The evilness/jealousy, whatever, crawled back out of me. 8 years later I thought I could handle hearing about anyone having a daughter after having boys. Forget the multiple m/c's and problems I've had, I could handle it. I found out tonight my snl is having a girl after 2 boys. You know the no problem, do nothing different, "natural" way. (btw, we were due within 3 days of each other, I, however, miscarried)
I put on my happy face and my genuine tone. But when it finally sunk in, I felt the anger, injustice, failure flood right back. If I didn't have these two boys to tend to, I'm sure I'd be doing exactly what you did last night....lay around and cry.
Instead, I hopped on the treadmill and found you actually helping me. I'll be up all night, assessing myself, wasting another night worrying about something i can't control. Why do I have to be so selfish? Why do I care what is happening to other people?
The thing is, I LOVE my boys more than anything = more than my own life. It's NOT about them. They have done nothing wrong. No matter what society tells me about boys, my boys are angels = they love me, they listen to me, I listen to them, we spend every second we can together. They are everything to me. They have been since the day I found out I was pregnant. Even when they leave me someday, I will be so thankful that I was able to share my life with them. It's not them, it's all about me. I just don't get why I must be so angry, jealous with these women who have girls after having a boy. At what point will I stop feeling this? Some people just accept their 2 boys and move on with life. It's been lingering around me since I found out I was having a boy 12 years ago. I mean really where is my daughter?

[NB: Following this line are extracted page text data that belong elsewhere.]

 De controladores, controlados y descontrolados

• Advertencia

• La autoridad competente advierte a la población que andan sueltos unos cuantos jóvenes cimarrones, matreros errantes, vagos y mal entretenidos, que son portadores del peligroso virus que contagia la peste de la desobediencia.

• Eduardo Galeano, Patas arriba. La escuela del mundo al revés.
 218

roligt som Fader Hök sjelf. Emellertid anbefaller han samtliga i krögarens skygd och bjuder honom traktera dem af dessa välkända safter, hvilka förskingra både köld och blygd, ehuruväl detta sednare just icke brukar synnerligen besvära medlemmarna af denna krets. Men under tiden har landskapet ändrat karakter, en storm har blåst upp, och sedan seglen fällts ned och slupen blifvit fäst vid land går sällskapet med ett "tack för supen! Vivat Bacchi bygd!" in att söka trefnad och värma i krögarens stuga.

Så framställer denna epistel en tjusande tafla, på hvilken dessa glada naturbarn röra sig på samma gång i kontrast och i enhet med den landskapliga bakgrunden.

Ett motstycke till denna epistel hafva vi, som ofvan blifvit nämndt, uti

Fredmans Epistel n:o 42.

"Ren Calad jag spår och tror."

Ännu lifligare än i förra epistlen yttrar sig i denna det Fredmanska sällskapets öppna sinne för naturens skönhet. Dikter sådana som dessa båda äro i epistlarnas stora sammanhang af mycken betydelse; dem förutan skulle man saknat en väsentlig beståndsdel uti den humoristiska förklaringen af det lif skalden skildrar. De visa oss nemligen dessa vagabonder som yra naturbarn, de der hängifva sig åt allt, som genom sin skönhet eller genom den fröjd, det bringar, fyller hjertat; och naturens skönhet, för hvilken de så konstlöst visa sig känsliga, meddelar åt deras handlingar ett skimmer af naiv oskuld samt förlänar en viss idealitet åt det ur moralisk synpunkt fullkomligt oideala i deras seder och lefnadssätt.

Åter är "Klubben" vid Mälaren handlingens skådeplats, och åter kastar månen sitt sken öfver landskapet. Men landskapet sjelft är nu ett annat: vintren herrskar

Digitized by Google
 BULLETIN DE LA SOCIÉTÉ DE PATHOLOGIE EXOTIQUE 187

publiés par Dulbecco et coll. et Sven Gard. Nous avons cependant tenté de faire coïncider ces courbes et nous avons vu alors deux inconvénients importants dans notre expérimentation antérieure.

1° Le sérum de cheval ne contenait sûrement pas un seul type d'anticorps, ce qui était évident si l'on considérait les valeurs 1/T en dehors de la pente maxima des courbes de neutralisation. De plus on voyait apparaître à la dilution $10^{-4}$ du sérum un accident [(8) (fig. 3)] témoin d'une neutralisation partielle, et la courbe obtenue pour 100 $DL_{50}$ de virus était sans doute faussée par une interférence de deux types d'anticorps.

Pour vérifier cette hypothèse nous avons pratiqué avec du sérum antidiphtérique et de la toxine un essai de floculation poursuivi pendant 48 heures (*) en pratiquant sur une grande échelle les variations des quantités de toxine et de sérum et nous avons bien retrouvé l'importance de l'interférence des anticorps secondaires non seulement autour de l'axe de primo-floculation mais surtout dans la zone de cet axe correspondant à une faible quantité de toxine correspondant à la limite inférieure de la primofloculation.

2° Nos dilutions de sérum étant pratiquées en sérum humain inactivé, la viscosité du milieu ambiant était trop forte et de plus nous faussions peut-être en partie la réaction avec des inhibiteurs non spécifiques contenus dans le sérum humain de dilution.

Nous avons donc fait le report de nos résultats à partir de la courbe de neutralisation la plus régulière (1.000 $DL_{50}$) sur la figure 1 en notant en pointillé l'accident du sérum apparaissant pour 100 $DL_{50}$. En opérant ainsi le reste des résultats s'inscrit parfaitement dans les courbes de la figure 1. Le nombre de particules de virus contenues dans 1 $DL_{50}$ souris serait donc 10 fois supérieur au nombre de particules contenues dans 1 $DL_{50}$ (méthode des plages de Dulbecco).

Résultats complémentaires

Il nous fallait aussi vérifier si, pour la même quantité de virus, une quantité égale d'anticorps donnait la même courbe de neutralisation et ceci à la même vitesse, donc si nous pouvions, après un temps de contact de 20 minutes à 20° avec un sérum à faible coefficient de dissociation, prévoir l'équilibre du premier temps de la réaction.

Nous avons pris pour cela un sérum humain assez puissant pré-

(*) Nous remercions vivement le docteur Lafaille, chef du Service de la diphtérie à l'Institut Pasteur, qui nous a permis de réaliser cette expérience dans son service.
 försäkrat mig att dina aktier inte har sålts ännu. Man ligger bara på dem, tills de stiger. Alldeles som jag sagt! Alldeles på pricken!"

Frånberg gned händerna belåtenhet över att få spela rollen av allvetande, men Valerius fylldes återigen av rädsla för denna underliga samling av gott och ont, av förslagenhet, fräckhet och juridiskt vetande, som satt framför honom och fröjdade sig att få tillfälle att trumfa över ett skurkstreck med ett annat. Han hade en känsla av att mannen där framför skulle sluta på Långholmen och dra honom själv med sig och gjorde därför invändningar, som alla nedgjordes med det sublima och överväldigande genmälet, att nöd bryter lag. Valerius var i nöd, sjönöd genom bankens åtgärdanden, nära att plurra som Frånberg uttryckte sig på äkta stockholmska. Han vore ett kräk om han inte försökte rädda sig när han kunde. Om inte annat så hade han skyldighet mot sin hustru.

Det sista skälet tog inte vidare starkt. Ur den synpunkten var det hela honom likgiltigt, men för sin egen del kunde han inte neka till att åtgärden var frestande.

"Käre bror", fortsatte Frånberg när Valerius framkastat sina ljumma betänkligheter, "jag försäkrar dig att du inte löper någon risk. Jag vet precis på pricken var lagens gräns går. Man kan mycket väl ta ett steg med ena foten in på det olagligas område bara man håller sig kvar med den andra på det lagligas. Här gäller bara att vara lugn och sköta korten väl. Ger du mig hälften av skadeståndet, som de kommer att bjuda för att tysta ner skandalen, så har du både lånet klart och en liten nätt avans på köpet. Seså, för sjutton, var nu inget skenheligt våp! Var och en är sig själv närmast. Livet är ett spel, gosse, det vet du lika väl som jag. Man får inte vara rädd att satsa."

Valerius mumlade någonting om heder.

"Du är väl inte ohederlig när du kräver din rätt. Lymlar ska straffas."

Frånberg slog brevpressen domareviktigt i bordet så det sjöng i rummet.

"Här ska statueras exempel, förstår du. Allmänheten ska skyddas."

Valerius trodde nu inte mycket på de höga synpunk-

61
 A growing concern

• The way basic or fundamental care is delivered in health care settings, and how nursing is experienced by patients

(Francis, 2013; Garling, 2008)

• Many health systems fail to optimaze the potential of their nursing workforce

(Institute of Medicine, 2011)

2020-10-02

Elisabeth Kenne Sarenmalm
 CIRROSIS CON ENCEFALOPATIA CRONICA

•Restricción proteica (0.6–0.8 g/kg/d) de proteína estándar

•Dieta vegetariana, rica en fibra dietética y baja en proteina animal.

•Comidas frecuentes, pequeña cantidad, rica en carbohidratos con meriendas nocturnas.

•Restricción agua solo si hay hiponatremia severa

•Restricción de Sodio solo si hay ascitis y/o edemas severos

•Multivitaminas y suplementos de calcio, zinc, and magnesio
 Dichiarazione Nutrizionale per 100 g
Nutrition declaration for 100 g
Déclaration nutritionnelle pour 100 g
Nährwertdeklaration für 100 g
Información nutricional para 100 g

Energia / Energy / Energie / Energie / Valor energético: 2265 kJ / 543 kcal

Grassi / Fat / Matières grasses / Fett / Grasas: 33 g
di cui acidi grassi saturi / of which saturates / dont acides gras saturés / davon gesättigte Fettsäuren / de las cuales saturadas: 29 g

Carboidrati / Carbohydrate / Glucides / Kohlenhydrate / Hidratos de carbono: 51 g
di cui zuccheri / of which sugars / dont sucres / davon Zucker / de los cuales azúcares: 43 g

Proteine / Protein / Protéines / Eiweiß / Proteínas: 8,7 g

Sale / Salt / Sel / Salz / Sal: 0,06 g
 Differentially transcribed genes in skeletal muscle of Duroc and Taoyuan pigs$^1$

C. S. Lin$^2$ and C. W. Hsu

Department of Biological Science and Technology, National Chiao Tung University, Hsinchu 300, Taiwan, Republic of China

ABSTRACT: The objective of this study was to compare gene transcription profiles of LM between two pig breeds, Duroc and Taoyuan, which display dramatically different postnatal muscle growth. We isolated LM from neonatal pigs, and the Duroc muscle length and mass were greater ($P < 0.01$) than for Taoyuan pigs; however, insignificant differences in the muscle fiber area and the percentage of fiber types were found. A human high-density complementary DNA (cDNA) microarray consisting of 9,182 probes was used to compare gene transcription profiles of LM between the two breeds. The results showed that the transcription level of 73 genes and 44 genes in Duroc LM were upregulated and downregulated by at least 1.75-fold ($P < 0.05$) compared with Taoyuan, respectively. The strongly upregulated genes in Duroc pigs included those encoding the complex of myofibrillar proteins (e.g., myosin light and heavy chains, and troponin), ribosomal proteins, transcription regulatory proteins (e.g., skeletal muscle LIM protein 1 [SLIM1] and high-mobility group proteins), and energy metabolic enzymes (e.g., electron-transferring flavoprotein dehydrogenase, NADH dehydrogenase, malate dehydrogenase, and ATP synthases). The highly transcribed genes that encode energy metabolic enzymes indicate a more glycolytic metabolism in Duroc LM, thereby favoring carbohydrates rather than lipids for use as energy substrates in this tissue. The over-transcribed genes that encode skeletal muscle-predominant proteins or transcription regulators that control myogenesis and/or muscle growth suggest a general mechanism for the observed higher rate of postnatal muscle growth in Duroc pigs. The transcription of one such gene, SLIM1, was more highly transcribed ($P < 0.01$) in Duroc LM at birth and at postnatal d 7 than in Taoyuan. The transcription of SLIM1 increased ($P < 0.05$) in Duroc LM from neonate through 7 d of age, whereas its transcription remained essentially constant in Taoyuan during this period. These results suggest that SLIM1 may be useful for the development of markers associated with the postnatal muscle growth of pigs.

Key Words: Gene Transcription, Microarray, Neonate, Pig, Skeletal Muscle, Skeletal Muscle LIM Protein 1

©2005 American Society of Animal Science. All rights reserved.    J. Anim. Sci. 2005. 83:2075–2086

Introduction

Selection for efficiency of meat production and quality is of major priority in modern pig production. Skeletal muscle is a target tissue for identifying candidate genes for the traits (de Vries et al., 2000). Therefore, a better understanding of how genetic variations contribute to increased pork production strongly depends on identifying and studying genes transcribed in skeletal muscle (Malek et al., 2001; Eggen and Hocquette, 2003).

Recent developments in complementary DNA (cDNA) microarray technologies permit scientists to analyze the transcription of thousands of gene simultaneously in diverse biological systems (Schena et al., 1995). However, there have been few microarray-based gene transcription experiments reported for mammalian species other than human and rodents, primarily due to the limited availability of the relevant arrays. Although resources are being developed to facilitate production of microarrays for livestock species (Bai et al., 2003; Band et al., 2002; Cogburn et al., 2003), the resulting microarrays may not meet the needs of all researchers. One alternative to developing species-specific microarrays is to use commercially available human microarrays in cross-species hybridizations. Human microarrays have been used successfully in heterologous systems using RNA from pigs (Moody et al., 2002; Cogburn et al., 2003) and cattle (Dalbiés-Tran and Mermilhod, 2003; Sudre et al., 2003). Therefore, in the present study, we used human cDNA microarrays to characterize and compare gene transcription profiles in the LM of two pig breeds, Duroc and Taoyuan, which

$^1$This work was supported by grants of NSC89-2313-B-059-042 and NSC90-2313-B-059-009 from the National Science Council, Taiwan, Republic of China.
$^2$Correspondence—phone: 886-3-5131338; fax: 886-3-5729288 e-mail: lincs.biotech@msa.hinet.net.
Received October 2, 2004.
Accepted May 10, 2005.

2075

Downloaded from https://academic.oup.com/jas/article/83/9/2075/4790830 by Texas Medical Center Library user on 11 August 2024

Moral of my story...You are not alone with your feelings. I get it. For me, there are 2 levels... My conscious level = you know expressing the "right" feelings in front of everyone and what I really feel to the depth of my soul. So if you are an extreme extreme case, I'm right there with you.
I'm glad you are trying. I will try again too. Just after I'm done feeling sorry for myself tonight, tomorrow, soon.
((hugs)) I get it! Thx for the topic and therapy.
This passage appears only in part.